By Kenton Varda - 08 Apr 2015
A few months ago I discovered a security bug in the Darwin kernel used by most Apple products. The bug could allow an attacker to trivially remotely DoS a variety of network services and apps, from Node.js to Chrome. Today, Apple released a patch (look for CVE-2015-1105), so now I can tell you about it.
Now, just to be clear, I’m no Adam Langley. This bug is “just” a DoS, nothing like a Heartbleed or a Shellshock. The worst it can do is allow an attacker to cause a temporary service disruption. But I think all security bugs deserve a writeup so that we can learn from them, and Apple’s terse description of the problem doesn’t accomplish this. Also, it’s a fun story.
I discovered the problem while doing research on the different interfaces that various operating systems provide for doing event-driven I/O – that is, how you tell the platform: “Here are all my open connections; wake me up when one of them receives a message.” It turns out that every OS does this differently. Linux has
epoll. BSD has
kqueue. Windows has… well, about five different mechanisms that cover differing subsets of usecases and you can only choose one. In any case, I was trying to build an abstraction layer over these for Cap’n Proto, so I wanted to make sure I understood them all.
I noticed a curious thing: some man pages discussed an event called “out-of-band data” while others didn’t. “Out-of-band data” (OOB), also known as “urgent data”, is a little-used feature of TCP connections that essentially allows you to send a byte that “jumps the queue” so that the receiving app can receive it before receiving other data sent before it. You probably didn’t know about this, because basically no one uses this feature – except for Telnet, which needs a way to signal that you pressed “ctrl+C” when the destination app is not otherwise processing input.

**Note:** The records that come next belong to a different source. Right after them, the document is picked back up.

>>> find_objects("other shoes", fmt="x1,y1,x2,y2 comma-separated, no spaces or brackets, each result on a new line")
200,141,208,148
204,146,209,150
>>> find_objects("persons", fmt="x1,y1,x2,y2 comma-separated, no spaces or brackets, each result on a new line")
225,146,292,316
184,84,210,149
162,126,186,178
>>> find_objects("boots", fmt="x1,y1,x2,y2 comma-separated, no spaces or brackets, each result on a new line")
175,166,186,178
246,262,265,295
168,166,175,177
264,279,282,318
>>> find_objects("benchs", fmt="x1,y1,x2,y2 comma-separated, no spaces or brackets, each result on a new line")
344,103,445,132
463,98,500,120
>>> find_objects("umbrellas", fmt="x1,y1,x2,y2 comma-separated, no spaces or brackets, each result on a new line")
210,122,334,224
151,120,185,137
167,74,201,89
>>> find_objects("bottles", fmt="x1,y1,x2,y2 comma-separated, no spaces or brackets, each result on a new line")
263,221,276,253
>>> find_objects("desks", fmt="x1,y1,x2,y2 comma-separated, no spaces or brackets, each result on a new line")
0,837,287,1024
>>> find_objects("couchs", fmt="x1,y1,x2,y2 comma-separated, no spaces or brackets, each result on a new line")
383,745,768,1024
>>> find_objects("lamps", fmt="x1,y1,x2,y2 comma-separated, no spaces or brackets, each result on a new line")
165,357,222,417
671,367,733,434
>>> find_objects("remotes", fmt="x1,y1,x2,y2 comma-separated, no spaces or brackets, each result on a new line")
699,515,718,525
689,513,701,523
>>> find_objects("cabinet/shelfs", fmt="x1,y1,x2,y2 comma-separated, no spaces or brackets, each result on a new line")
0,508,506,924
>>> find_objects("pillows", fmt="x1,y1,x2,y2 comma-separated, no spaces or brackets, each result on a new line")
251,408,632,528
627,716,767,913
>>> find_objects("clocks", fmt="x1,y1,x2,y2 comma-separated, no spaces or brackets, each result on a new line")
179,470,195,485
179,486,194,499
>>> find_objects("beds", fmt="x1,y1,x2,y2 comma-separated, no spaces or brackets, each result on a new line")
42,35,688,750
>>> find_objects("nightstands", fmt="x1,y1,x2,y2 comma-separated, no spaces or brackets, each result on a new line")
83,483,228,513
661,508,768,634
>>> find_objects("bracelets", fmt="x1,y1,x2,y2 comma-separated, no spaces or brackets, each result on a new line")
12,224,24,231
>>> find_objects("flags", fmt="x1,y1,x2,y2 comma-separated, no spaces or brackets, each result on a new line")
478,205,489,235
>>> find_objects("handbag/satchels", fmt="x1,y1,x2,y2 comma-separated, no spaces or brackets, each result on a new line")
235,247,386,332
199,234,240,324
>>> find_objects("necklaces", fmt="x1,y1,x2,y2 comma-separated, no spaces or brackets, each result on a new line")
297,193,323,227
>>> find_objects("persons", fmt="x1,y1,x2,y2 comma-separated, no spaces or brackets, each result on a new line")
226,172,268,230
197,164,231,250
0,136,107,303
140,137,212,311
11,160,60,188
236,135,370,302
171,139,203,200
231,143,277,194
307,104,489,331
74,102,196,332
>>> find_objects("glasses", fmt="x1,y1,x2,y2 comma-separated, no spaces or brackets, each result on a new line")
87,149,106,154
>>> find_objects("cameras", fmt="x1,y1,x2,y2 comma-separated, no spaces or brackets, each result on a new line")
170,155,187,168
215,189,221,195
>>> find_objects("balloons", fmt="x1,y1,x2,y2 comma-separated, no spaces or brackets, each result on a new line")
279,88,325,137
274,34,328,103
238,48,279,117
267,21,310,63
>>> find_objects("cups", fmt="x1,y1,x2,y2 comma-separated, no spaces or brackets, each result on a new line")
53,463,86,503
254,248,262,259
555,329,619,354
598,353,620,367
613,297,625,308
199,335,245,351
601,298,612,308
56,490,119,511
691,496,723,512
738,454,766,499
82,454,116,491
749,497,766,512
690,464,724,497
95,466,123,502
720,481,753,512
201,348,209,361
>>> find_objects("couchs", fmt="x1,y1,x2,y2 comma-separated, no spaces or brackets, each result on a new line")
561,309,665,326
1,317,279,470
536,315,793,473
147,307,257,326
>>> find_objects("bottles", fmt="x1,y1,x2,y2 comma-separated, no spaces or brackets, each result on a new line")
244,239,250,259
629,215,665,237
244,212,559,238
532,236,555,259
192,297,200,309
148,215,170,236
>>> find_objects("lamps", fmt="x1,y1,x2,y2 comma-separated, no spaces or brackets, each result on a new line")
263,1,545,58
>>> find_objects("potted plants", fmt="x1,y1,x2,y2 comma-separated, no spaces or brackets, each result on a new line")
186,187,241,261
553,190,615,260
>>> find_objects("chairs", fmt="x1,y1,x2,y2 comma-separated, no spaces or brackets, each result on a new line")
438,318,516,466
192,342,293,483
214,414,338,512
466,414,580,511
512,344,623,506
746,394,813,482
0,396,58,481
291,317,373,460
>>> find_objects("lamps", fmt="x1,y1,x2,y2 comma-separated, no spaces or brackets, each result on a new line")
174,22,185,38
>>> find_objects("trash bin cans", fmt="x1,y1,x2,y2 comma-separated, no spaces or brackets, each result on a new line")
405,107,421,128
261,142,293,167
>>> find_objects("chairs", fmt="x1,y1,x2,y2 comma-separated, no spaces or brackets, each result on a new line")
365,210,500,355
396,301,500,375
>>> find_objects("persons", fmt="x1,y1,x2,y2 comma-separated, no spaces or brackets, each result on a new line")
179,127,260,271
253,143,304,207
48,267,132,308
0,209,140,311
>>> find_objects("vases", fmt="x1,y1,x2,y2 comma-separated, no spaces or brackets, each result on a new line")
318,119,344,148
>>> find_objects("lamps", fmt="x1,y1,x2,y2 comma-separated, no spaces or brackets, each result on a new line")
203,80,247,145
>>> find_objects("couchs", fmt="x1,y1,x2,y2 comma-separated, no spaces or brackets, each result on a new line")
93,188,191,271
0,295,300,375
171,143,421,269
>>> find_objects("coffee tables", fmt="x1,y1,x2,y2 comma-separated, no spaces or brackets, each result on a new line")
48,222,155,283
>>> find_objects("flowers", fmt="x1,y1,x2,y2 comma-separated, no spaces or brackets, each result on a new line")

With almost all event notification APIs, regular data and OOB data raise different kinds of events. For example,
poll() (and its successor on Linux,
POLLIN for regular data and
POLLPRI for OOB. This way, if your app does not expect to receive OOB data, it simply doesn’t ask to be notified about that type of event, and the kernel happily discards it for you (or maybe inserts it into the regular stream, which is fine).
Curiously, the BSD
kqueue docs are unclear on how OOB data is handled. FreeBSD’s
kqueue makes no mention of it, and as far as I’ve been able to determine it simply doesn’t support notification of OOB events at all. DragonflyBSD’s
kqueue defines an
EVFILT_EXCEPT event type.
kqueue also doesn’t mention OOB data, but some Googling revealed an undocumented “feature”: on OOB data, Darwin will raise a regular
EVFILT_READ event (which normally indicates that regular in-band data was received) but set the special flag
EV_OOBAND on the event structure.
Of course, if you aren’t expecting OOB data, you’re not going to check for that flag. So when you receive
EVFILT_READ, you’re going to believe you’ve received regular data. And you’re going to do a
recv() call to read that data, and there isn’t going to be any. And then you’re going to say “oh well” and return to the event loop. But if you are using
kqueue() in level-triggered mode (as most people do, because it’s easier), then the operating system is going to see that the OOB data is still there, and is going to give you the exact same event again.
So you go into an infinite loop.
Wait, doesn’t that mean almost all event-driven OSX network apps will go into an infinite loop if they receive a single TCP packet with the urgent bit set?
I didn’t think that could possibly be true at first, so I fired up a Mac machine to try it. Sure enough:
When Google Chrome visited an HTTP server that sent back an OOB byte, the whole app (not just the tab, but everything) locked up and had to be force-quit. It turns out Chrome does all networking from the main process, so the per-tab process separation did not help. (Chromium issue 437642 – currently still locked down as a security issue)
On the other hand, my third test case – nginx – was not affected, because it uses kqueue in edge-triggered mode, and therefore it only receives the unexpected event when new data arrives rather than any time data is available – i.e. once rather than infinity times. But two of three is a pretty worrisome hit rate, especially when these are some very big names.
Arguably the worst / most interesting part of this problem is that it was a problem inherent in the API. Technically it was not that the kernel was buggy, but that the interface was confusing (and underdocumented) in a way that caused the same bug to manifest in several different apps. Fixing the problem either required fixing every app (and being ever-vigilant in the future), or changing the API and breaking any existing app that depended on the behavior (of which there appears to be a few).
To Apple’s credit, they did what I think is the right thing: they changed the interface so that it no longer reports
EVFILT_READ events on TCP OOB data. I do not quite understand their description of this problem as a “state inconsistency issue”, but my tests confirm that OOB data is now ignored.
The moral of the story? Confusing APIs are a security problem. If many users of your API get it wrong in a way that introduces a security bug, that’s a bug in your API, not their code.